### The request
Count the lines in the entries below that contain the string "drawer", with case counting. Reply with the number alone.

### Exercise data
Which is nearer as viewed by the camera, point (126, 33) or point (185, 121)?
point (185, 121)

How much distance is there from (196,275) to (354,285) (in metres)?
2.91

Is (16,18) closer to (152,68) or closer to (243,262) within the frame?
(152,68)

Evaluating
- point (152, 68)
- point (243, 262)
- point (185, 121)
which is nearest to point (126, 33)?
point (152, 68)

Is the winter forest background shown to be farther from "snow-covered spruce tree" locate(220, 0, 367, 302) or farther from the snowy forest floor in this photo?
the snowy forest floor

==

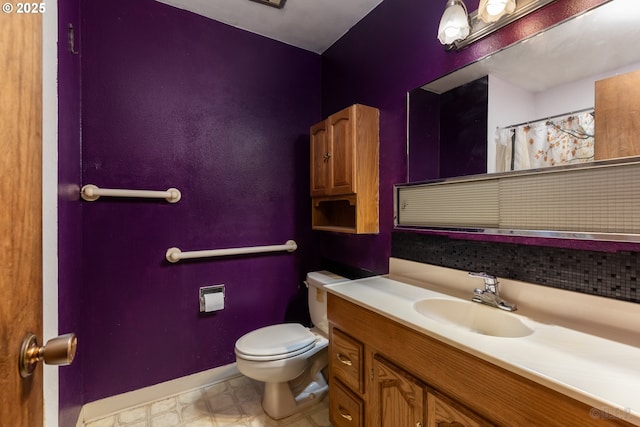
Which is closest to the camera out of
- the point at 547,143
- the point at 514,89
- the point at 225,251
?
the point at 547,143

--

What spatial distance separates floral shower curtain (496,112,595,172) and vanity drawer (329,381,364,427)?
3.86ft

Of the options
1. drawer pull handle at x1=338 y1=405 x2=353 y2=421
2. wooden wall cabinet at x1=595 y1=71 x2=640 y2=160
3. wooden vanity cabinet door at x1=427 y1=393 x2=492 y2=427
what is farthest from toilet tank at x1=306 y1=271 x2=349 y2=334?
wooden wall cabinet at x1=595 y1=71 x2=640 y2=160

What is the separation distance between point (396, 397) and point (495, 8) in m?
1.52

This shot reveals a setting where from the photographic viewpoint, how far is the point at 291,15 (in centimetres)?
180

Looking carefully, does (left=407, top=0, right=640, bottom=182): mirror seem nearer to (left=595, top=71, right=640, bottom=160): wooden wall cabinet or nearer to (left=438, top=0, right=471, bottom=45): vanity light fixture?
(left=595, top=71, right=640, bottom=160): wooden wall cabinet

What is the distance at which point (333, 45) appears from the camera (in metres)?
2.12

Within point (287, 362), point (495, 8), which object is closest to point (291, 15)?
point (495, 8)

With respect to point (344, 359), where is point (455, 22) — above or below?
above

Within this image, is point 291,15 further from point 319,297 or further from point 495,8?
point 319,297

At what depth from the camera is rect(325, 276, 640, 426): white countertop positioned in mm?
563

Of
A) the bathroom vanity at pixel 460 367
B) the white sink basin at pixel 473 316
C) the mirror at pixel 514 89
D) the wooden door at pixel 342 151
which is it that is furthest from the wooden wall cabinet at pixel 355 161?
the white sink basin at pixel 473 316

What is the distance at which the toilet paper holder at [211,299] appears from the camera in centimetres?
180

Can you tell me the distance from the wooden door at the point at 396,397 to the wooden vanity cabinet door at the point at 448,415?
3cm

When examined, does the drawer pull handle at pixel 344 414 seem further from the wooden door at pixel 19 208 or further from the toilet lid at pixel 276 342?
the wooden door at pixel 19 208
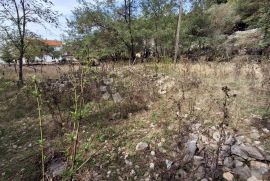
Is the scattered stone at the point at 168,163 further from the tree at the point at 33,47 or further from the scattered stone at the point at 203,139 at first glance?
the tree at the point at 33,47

### Solution
3